Pero demasiado tarde. El cóndor se había ocultado detrás de las eminencias del cerro. ¡Pasó un segundo, un segundo que la aguja debió tardar un siglo en recorrer! En seguida apareció otra vez la enorme ave con un pesado cuerpo en las garras que le obligaba a levantarse más pausadamente.
Todos exhalaron un grito de horror. El cuerpo inanimado que aparecía suspendido de las garras del cóndor, era el de Roberto Grant. El ave le había asido por las ropas, y se balanceaba en el aire a menos de 150 pies del campamento. Había visto a los viajeros, y procurando huir con su pesada presa, sacudía violentamente con las alas las capas atmosféricas.
—¡Ah! —exclamó Glenarvan. Que el cadáver de Roberto se estrelle contra los peñascos, antes que servir de pasto…
Sin terminar la frase cogió la carabina de Wilson y se la echó a la cara. Pero su brazo temblaba y no podía fijar la puntería. Se turbaban sus ojos.
—Dejadme a mí —dijo el Mayor.
Y tranquilamente, con la mano segura y con el cuerpo inmóvil, apuntó al ave que se hallaba ya a 300 pies de distancia.
Pero no había aún puesto el dedo en el gatillo de su carabina, cuando sonó un tiro en el fondo del valle; salió una blanca humareda entre dos rocas de basalto, y el cóndor, herido en la cabeza, cayó poco a poco dando vueltas, sostenido por sus grandes alas desplegadas que formaban un verdadero paracaídas. No había soltado su presa, y cayó con cierta lentitud a diez pasos de las márgenes del riachuelo.

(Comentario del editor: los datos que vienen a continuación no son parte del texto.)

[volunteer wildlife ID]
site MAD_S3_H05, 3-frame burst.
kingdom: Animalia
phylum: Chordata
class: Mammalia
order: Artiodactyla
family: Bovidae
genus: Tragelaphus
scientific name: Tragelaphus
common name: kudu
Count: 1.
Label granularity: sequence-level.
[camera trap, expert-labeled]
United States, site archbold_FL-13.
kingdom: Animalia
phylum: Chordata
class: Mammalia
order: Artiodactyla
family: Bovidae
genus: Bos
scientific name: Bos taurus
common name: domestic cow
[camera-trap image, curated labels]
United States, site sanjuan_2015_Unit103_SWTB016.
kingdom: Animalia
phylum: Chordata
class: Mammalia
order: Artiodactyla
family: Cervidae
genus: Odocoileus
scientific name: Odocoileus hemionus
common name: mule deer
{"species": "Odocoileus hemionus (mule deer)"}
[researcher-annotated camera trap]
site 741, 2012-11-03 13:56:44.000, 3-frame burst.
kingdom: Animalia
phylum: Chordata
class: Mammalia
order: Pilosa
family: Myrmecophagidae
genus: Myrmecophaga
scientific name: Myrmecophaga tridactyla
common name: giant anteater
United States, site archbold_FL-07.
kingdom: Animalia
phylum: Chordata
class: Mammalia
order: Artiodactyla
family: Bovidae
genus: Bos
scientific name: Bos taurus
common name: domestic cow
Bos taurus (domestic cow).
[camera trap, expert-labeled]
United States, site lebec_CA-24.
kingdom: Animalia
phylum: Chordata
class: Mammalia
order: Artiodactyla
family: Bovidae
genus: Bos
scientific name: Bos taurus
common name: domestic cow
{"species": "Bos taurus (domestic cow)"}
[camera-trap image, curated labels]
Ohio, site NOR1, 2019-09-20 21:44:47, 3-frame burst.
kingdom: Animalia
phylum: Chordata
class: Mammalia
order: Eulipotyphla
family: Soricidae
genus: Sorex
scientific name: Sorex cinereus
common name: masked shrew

—¡A él, a él! —exclamó Glenarvan.
Y sin cuidarse de averiguar por de pronto de dónde había salido aquel disparo providencial, se precipitó hacia el cóndor. Sus compañeros le siguieron corriendo.
Cuando llegaron, el ave había muerto, y el cuerpo de Roberto desaparecía bajo sus enormes alas. Glenarvan se arrojó sobre el cuerpo del niño, lo arrancó de las garras del cóndor, lo depositó sobre la hierba y aplicó el oído al pecho de aquel cuerpo inanimado.
Nunca de labios humanos ha brotado un grito más penetrante de alegría que el que sucedió a estas palabras de Glenarvan:
—¡Vive, vive aún!
Roberto fue al momento desnudado y se le roció el rostro con agua fresca. Hizo un movimiento, abrió los ojos, miró y pronunció algunas palabras.
—¡Ah, vos, Milord…! ¡Padre mío…!
Glenarvan no pudo responder, le ahogaba la conmoción que agitaba su alma, y lloró al lado de aquel niño tan milagrosamente salvado.